## PROBLEMS TO SOLVE
A: Answer these questions from the passage on Abraham, one line each, marked (i), (ii) and (iii):
(i) Of whom was Abraham a lineal descendant?
(ii) In what land did the father of Abraham abide with his kindred?
(iii) To whom was the land where Abraham sojourned to be given thereafter?
B: Continue the passage on Abraham from its final sentence.

┌─ TEXT

Within a few centuries after the flood, while some who had witnessed the sin and the destruction of the antediluvian world were still living, Jehovah saw fit, in accordance with his designs of eternal wisdom, to separate Abraham from his brethren, calling upon him to leave the land of his birth and go out into a strange land, to dwell in a far country. He was to pass the rest of his days as a sojourner in a land which should be thereafter given to a people yet unborn,—to a nation which was to descend from him.
Abraham was a lineal descendant of Shem, who was doubtless still living while "the father of Abraham yet abode with his kindred in the land of the Chaldees;" and from the lips of his venerable progenitor, Abraham himself may have first received the knowledge of the true God, and have learned lessons of wisdom and obedience, as he sat at his feet. Shem may have conversed with Methuselah; and Methuselah must have known Adam; and from Adam, Methuselah may have heard that history of the creation and fall, which he narrated to Shem, and which Shem may have transmitted to Abraham; and the history of the world would be thus remembered as the traditional recollections of a family, and repeated as the familiar remembrances of a single household.

└─
┌─ PROVIDED MATERIAL

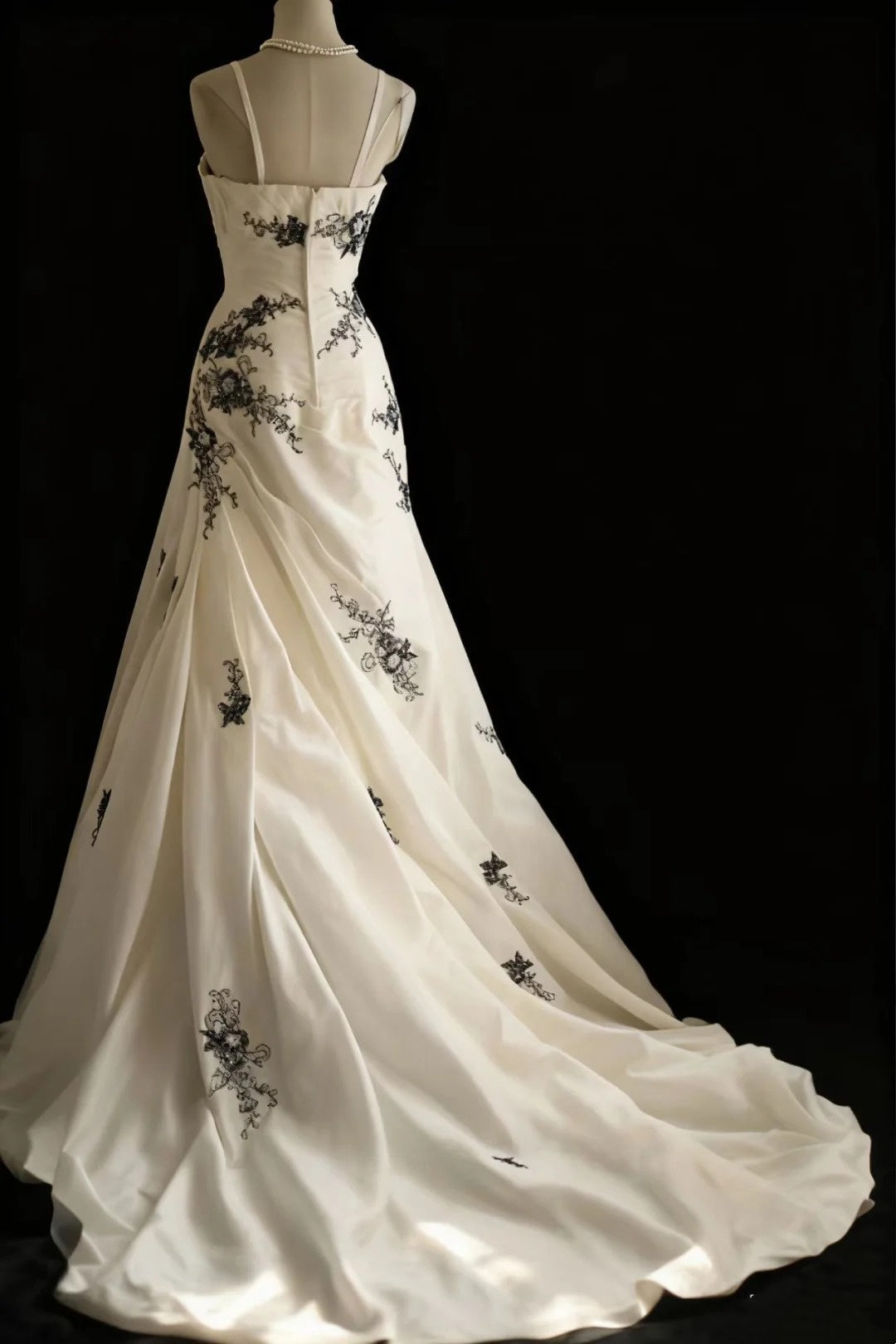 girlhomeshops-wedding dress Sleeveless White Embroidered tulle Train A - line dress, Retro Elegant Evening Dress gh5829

└─
┌─ PROVIDED MATERIAL

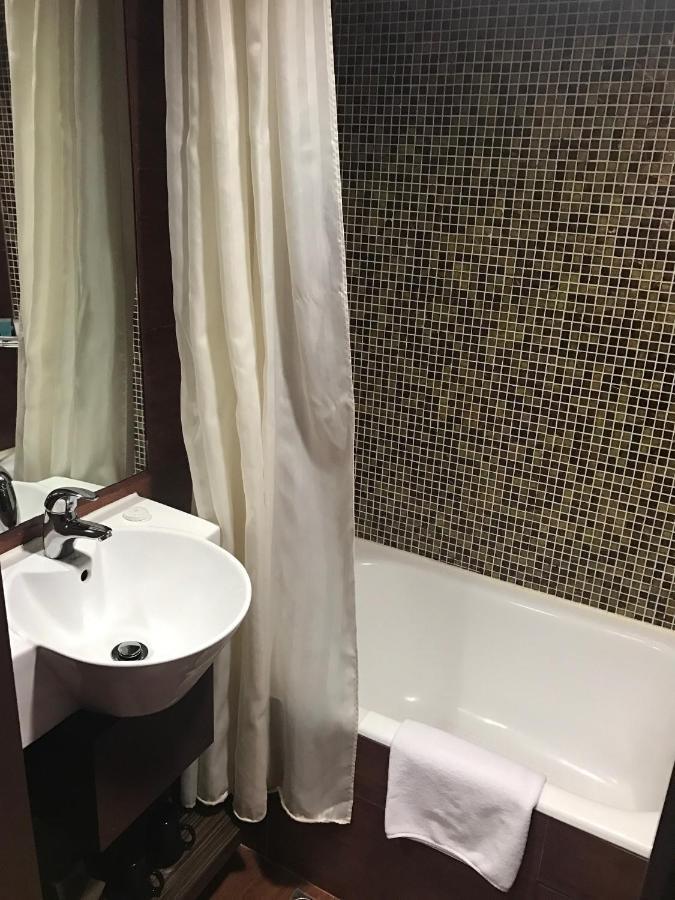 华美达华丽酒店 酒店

└─
┌─ PROVIDED MATERIAL

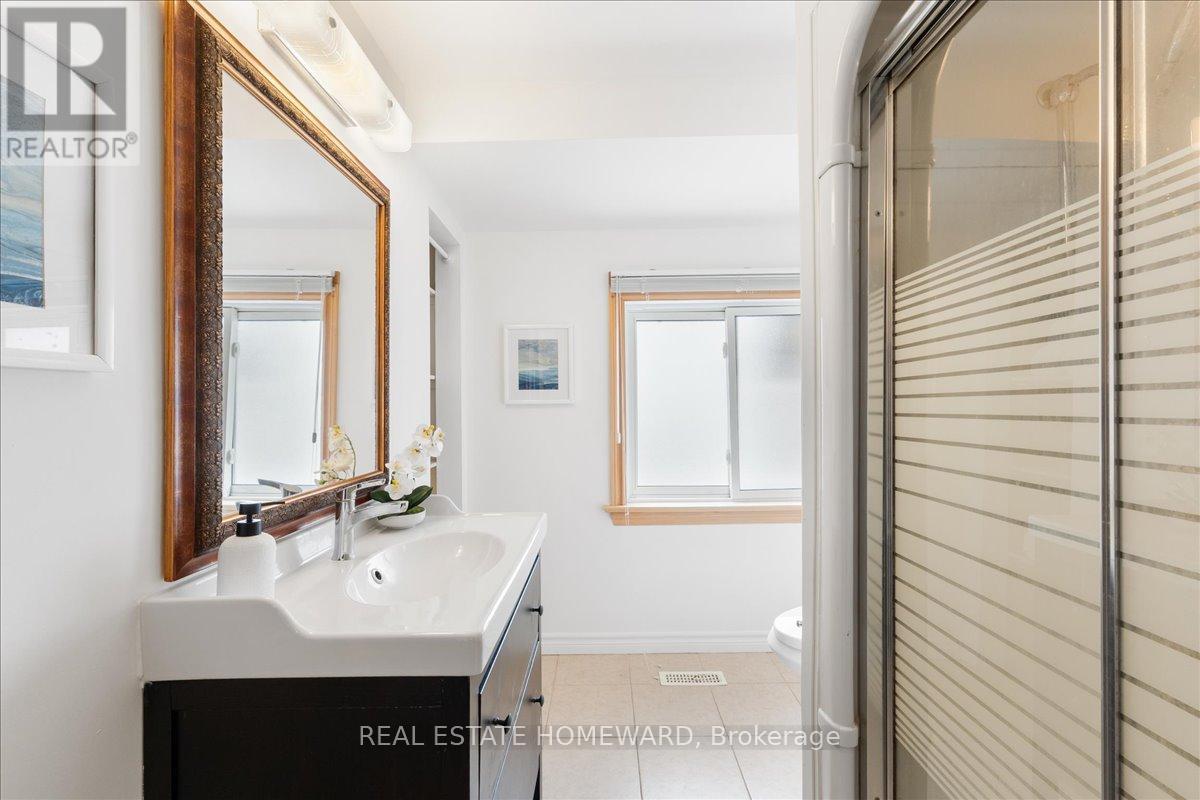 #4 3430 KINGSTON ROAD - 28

└─

## RESPONSES PER TASK
A:
(i) Shem.
(ii) The land of the Chaldees.
(iii) To a people yet unborn, a nation that was to descend from Abraham.

B:
Tales of the loveliness of Eden,—of the glories of the creation,—of the blessedness of the primeval state,—of the days before the fall; remembrances of the "mother of all living" in the days of her holiness, when she was as beautiful as the world created for her home, in all the dewy sweetness of the morning of its existence,—of the wisdom of man before he yielded to the voice of temptation, when authority was enthroned upon his brow, and all the tribes of the lower creation did him homage;—of the good spirits who watched over to minister unto and bless them;—of those dark, unholy and accursed ones, who came to tempt, betray and destroy them,—were recounted as events of which those who described them had been the witnesses. And from the remembrances thus preserved and transmitted by tradition, each generation obscuring or exaggerating them, have descended what we call fables of antiquity,—great facts, now dimly remembered and darkly presented, as shadowed over by the mists of long ages.
How must the hearts of the descendants of Shem have thrilled as they heard from him the history of by-gone times—of a world which had passed away! How much had the great patriarch of his race, himself, beheld? He had seen the glory and the beauty of the world before the flood. It was cursed for the sin of man, in the day of his fall—but slowly, as we measure time, do the woes denounced by God often take effect, and, though excluded from Eden, the first pair may have seen little change pass over the face of the earth. The consummation of this curse may have been the deluge; and those who dwelt on the earth, before this calamity swept it with its destroying wing, may have seen it in much of its original beauty; while those who outlived that event witnessed a wonderful change.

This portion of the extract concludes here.